[Stored records]
========
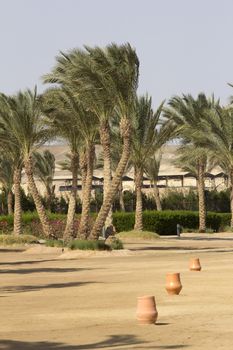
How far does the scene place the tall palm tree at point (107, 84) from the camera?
40.4 meters

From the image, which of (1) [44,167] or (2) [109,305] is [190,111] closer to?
(1) [44,167]

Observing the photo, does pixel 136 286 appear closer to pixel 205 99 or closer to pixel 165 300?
pixel 165 300

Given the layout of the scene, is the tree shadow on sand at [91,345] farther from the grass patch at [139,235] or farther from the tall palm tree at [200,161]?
the tall palm tree at [200,161]

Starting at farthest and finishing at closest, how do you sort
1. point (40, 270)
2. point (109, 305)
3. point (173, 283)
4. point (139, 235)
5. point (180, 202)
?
point (180, 202) < point (139, 235) < point (40, 270) < point (173, 283) < point (109, 305)

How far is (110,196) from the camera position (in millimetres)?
40781

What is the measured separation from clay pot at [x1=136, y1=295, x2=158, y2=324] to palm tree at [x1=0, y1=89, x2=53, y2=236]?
33.8 meters

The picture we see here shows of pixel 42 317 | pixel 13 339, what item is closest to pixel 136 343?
pixel 13 339

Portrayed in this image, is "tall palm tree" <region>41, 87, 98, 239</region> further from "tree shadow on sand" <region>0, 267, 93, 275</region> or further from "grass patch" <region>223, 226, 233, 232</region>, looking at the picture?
"grass patch" <region>223, 226, 233, 232</region>

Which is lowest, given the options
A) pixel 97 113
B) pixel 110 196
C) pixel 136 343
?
pixel 136 343

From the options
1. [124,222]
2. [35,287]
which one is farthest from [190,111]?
[35,287]

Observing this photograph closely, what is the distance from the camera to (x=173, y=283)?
63.7 ft

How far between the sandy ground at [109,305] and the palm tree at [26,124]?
46.7 ft

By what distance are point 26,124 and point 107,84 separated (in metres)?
9.05

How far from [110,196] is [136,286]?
18.3m
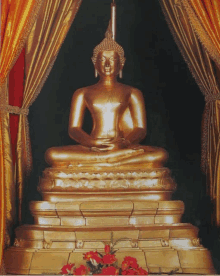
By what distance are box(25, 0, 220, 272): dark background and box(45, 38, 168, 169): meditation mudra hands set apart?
47cm

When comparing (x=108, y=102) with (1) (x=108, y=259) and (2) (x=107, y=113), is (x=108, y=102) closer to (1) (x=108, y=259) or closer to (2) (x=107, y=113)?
(2) (x=107, y=113)

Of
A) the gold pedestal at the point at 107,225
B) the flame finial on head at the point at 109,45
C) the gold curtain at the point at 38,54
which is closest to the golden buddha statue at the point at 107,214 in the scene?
the gold pedestal at the point at 107,225

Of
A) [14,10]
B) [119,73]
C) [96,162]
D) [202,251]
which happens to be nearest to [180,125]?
[119,73]

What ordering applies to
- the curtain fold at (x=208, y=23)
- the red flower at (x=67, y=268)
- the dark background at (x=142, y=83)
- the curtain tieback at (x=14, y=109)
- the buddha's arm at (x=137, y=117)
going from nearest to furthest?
the red flower at (x=67, y=268) → the curtain fold at (x=208, y=23) → the curtain tieback at (x=14, y=109) → the buddha's arm at (x=137, y=117) → the dark background at (x=142, y=83)

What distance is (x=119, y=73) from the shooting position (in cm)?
670

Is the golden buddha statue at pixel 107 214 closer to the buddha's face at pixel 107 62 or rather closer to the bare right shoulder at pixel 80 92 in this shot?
the bare right shoulder at pixel 80 92

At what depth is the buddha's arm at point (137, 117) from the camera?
6.25m

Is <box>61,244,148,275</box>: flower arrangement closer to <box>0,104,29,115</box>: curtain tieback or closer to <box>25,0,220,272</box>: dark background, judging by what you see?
<box>0,104,29,115</box>: curtain tieback

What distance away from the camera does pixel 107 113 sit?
20.9ft

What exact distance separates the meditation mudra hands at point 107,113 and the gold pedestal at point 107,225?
30cm

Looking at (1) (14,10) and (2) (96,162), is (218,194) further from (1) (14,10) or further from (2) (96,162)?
(1) (14,10)

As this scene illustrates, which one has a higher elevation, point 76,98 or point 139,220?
point 76,98

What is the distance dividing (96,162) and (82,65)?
5.19 ft

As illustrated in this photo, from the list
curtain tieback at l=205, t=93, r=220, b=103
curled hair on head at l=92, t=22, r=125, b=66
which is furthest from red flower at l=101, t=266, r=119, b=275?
curled hair on head at l=92, t=22, r=125, b=66
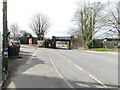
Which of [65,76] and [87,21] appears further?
[87,21]

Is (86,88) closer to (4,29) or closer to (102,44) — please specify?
(4,29)

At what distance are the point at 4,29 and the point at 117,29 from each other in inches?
1437

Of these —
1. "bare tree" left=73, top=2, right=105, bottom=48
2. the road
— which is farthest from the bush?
the road

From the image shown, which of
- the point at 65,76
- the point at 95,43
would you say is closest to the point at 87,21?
the point at 95,43

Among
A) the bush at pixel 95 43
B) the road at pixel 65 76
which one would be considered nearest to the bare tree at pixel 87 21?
the bush at pixel 95 43

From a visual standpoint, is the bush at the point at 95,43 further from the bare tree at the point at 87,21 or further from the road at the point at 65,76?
the road at the point at 65,76

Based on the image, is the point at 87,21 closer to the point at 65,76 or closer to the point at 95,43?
the point at 95,43

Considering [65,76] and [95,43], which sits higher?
[95,43]

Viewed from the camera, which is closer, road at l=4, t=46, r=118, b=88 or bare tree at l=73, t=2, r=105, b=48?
road at l=4, t=46, r=118, b=88

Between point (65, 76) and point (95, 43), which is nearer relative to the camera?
point (65, 76)

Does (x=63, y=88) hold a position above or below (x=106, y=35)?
below

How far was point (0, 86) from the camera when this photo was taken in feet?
22.7

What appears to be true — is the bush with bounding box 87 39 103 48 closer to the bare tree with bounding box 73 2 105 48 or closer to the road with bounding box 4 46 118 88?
the bare tree with bounding box 73 2 105 48

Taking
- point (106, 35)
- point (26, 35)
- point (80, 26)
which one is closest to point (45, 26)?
point (26, 35)
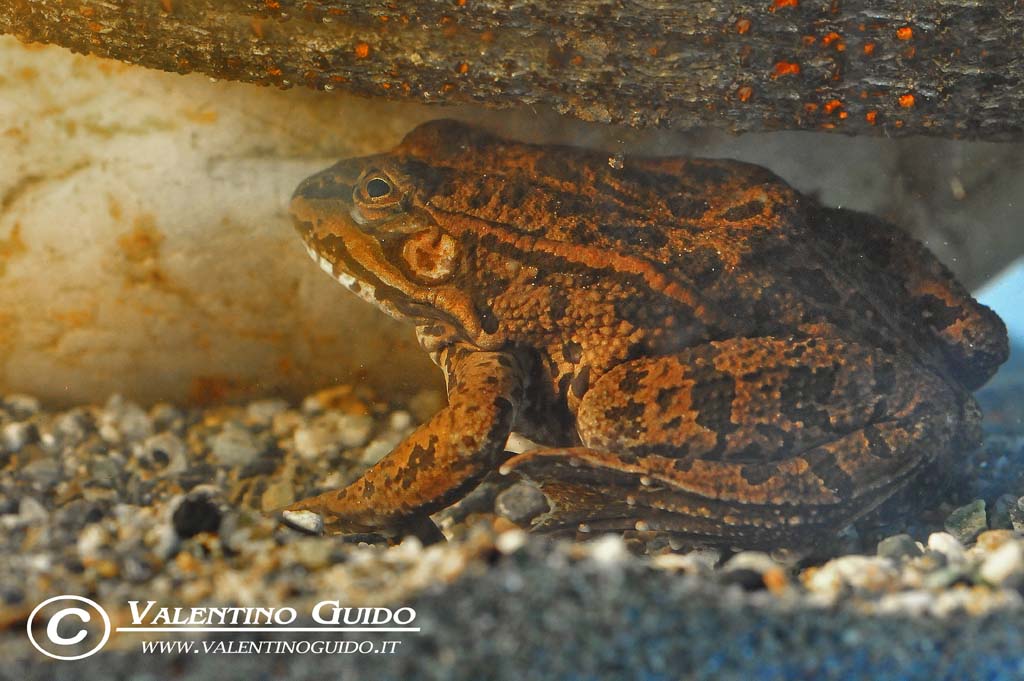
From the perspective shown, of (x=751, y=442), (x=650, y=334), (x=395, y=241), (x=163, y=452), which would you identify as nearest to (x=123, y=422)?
(x=163, y=452)

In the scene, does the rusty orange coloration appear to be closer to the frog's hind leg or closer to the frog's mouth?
the frog's hind leg

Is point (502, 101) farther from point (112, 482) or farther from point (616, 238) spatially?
point (112, 482)

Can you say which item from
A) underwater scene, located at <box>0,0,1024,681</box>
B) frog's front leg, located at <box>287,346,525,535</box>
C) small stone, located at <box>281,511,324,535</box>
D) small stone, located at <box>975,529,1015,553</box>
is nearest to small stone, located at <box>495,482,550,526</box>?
underwater scene, located at <box>0,0,1024,681</box>

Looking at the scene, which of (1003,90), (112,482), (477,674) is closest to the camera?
(477,674)

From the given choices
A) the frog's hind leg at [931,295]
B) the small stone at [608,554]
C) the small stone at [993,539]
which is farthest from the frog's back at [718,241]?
the small stone at [608,554]

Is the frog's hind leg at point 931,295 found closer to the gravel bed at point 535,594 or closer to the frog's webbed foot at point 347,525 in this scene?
the gravel bed at point 535,594

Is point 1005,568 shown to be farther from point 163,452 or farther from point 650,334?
point 163,452

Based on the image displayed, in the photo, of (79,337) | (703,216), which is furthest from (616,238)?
(79,337)

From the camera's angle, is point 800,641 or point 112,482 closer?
point 800,641
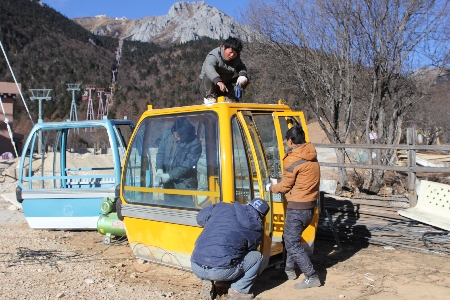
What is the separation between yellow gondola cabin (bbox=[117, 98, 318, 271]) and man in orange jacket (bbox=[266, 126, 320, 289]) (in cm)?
22

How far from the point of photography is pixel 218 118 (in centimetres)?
543

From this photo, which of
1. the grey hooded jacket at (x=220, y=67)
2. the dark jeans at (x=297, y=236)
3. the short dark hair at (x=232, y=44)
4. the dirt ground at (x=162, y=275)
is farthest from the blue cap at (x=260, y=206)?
the short dark hair at (x=232, y=44)

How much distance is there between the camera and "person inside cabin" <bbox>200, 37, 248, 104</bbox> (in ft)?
20.9

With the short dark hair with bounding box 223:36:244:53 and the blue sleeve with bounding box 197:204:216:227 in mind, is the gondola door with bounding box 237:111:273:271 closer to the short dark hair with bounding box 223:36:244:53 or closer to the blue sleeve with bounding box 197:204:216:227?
the blue sleeve with bounding box 197:204:216:227

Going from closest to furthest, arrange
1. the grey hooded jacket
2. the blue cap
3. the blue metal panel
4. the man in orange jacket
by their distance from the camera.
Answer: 1. the blue cap
2. the man in orange jacket
3. the grey hooded jacket
4. the blue metal panel

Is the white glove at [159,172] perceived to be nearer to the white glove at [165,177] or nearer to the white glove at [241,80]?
the white glove at [165,177]

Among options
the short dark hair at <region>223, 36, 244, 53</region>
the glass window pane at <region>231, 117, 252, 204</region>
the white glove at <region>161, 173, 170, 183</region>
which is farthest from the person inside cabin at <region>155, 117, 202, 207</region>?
the short dark hair at <region>223, 36, 244, 53</region>

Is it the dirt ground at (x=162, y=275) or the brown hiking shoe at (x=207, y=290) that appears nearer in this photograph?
the brown hiking shoe at (x=207, y=290)

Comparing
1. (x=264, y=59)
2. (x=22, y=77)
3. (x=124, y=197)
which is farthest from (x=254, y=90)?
(x=22, y=77)

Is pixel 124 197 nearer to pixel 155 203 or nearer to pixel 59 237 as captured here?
pixel 155 203

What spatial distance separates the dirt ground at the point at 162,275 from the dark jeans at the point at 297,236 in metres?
0.30

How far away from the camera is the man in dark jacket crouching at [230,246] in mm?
4766

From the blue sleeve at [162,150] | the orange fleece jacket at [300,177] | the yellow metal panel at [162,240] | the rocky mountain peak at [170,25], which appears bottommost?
the yellow metal panel at [162,240]

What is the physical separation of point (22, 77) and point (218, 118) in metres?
80.0
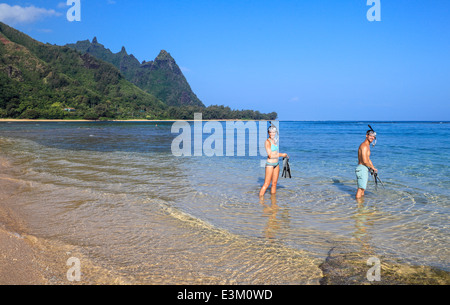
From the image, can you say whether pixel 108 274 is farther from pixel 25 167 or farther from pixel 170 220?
pixel 25 167

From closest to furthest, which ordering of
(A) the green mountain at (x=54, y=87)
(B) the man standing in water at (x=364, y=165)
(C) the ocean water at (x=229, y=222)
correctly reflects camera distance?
1. (C) the ocean water at (x=229, y=222)
2. (B) the man standing in water at (x=364, y=165)
3. (A) the green mountain at (x=54, y=87)

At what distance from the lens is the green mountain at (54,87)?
11344 cm

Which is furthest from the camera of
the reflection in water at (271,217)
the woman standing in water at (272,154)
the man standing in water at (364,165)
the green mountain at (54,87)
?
the green mountain at (54,87)

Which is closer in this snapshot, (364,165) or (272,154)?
(272,154)

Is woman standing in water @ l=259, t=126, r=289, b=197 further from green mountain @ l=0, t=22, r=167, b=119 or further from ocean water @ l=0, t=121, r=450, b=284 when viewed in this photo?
green mountain @ l=0, t=22, r=167, b=119

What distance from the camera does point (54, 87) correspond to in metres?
142

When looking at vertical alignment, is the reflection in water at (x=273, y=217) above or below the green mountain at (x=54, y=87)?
below

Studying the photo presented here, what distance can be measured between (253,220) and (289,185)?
15.0 feet

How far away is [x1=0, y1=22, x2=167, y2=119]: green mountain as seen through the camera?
113m

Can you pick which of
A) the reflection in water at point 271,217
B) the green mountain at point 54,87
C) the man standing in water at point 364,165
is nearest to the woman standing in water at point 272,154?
the reflection in water at point 271,217

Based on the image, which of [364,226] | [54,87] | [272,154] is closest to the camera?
[364,226]

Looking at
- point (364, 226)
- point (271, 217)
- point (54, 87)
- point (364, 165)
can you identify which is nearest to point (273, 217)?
point (271, 217)

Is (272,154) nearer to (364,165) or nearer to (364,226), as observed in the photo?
(364,165)

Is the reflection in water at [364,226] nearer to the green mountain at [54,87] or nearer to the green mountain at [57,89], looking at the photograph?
the green mountain at [54,87]
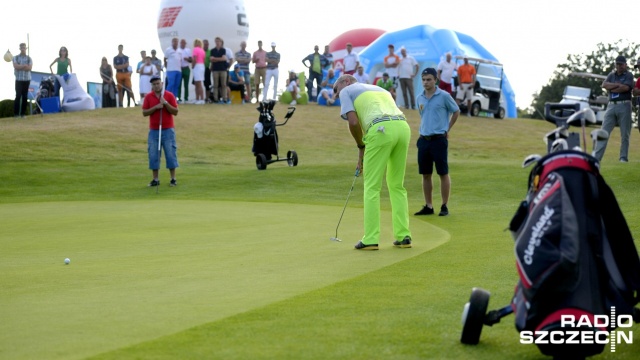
========
**EXERCISE AIM**
Print the lines of the records exactly, starting with the line that contains "Can you pick which of" and continuing through the end of the records, with the pictures left out.

**EXERCISE OUTPUT**
Can you pick which of
A) the reflection in water at point 271,217
B) the green mountain at point 54,87
C) the man standing in water at point 364,165
is nearest to the woman standing in water at point 272,154?
the reflection in water at point 271,217

Based on the image, which of [364,226] | [54,87] | [272,154] is closest to the camera?
[364,226]

Looking at
- point (364, 226)
- point (271, 217)
- point (54, 87)
- point (364, 165)
can you identify which is nearest to point (273, 217)?
point (271, 217)

Is (272,154) nearer to (364,165) or nearer to (364,226), as observed in the photo?
(364,165)

Is the reflection in water at [364,226] nearer to the green mountain at [54,87] or nearer to the green mountain at [57,89], looking at the photograph?
the green mountain at [54,87]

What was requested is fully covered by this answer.